EXERCISE DIRECTIONS
Which lines of the data below contain "burst"? Please show them all.

RECORD SET
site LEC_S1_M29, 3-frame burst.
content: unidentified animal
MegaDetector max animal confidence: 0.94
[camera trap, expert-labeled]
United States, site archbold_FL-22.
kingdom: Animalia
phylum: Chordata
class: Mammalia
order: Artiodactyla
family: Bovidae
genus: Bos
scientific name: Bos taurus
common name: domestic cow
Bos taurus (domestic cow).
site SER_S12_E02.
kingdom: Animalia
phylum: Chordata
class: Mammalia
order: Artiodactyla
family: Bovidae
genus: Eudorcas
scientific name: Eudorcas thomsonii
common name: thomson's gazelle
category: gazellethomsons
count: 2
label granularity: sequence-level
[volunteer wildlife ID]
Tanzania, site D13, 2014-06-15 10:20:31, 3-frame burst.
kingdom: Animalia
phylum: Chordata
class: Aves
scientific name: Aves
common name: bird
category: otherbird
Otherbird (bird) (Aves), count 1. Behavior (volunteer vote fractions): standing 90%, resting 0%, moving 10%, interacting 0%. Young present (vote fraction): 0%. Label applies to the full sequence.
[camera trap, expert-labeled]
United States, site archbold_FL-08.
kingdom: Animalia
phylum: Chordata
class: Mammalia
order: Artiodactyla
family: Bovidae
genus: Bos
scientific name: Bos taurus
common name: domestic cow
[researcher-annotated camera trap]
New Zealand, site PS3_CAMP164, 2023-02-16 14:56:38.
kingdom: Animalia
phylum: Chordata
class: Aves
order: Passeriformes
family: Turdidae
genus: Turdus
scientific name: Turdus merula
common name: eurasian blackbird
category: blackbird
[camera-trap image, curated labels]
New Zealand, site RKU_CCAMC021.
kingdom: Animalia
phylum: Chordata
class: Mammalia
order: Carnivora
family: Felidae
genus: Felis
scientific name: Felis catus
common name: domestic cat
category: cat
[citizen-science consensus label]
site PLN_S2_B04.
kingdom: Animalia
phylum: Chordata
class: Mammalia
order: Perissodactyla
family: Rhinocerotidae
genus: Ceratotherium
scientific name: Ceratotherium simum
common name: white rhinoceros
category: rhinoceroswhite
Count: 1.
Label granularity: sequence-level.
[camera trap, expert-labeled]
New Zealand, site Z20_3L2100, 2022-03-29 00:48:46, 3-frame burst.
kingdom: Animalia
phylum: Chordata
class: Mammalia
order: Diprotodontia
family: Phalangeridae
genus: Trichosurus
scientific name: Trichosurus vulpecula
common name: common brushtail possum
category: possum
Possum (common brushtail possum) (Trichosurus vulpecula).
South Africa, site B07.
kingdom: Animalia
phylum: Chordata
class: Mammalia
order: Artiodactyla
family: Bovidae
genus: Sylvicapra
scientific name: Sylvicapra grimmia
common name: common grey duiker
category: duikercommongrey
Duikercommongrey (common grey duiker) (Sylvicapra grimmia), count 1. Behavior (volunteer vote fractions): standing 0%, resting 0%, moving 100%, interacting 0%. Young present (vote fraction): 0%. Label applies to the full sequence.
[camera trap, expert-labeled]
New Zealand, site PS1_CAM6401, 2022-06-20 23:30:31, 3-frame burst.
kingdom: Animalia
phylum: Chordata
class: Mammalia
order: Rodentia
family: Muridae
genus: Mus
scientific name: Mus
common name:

RESPONSE
site LEC_S1_M29, 3-frame burst.
Tanzania, site D13, 2014-06-15 10:20:31, 3-frame burst.
New Zealand, site Z20_3L2100, 2022-03-29 00:48:46, 3-frame burst.
New Zealand, site PS1_CAM6401, 2022-06-20 23:30:31, 3-frame burst.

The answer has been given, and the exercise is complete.